> _Assignment_
Output the part of the passage about Watts's trip to Peru starting at "Unable to find" and ending at "from the region.", copied word for word.
*** Selected passage ***
He made two trips that changed and saved his life.
The first was to Peru.
Unable to find the right fit with counselors provided by the Department of Veterans Affairs, Watts and younger brother Isaiah sought alternative methods to treat his mental illness. They discovered Ayahuasca, an Amazonian psychedelic tea made from a plant and vine from the region.
Watts enrolled in a five-day Ayahuasca retreat with Etnikas, a program that combines ancient Incan healing techniques with modern medicine. Clients work with Shipibo healer shamans and Q'ero priests, but the Etnikas medical team also includes a cardiologist, general practitioner, psychologist, psychiatrist and nurses.
It took only a day for the battle within to shift toward the light.
Watts participated in the first of three Ayahuasca ceremonies, an experience he described as “incredibly difficult but also beautiful.” Watts recalls visions of his ex-girlfriend dying in a seemingly-endless loop. In other visions, he sees himself dying. Watts shared the morbid imagery with a shaman and psychiatrist who steer the mental rehabilitation.
*** End of Selected passage ***
*** Available data ***
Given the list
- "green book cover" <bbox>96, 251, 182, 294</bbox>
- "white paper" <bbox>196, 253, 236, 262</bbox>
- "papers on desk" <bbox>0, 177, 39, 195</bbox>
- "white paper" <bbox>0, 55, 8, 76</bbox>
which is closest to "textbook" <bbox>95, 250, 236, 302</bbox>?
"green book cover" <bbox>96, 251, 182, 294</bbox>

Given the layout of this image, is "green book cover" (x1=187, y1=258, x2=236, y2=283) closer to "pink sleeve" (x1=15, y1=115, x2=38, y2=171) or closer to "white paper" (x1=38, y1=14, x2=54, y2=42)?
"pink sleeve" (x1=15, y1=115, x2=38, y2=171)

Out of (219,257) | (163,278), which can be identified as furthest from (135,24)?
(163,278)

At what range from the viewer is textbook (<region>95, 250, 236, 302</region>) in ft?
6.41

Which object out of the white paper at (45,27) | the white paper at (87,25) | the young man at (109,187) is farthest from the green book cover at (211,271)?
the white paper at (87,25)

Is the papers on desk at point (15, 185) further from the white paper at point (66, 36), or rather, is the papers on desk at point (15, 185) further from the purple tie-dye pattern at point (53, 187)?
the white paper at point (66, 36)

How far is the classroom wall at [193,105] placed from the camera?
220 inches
*** End of Available data ***
*** Available data ***
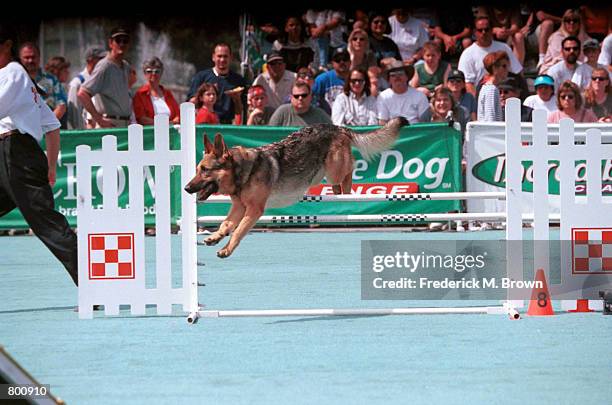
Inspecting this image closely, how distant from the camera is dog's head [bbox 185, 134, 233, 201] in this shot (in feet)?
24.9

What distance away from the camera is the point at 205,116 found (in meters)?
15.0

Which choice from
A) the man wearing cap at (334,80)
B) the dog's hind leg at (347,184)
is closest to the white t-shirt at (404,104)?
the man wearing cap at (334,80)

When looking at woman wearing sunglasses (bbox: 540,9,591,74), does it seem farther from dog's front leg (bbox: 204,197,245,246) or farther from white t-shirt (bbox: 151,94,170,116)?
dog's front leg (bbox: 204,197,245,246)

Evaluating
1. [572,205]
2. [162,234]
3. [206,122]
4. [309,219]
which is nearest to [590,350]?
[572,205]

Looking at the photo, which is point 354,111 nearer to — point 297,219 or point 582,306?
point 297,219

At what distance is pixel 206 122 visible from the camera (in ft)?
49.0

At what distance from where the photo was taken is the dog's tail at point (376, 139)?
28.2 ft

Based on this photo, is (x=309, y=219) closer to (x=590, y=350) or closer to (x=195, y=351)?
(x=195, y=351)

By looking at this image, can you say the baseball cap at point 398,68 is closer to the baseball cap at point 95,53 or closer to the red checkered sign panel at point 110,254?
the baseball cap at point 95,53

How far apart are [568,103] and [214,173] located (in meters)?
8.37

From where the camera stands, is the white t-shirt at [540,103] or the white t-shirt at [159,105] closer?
*** End of Available data ***
> _Result of the task_
Unable to find the right fit with counselors provided by the Department of Veterans Affairs, Watts and younger brother Isaiah sought alternative methods to treat his mental illness. They discovered Ayahuasca, an Amazonian psychedelic tea made from a plant and vine from the region.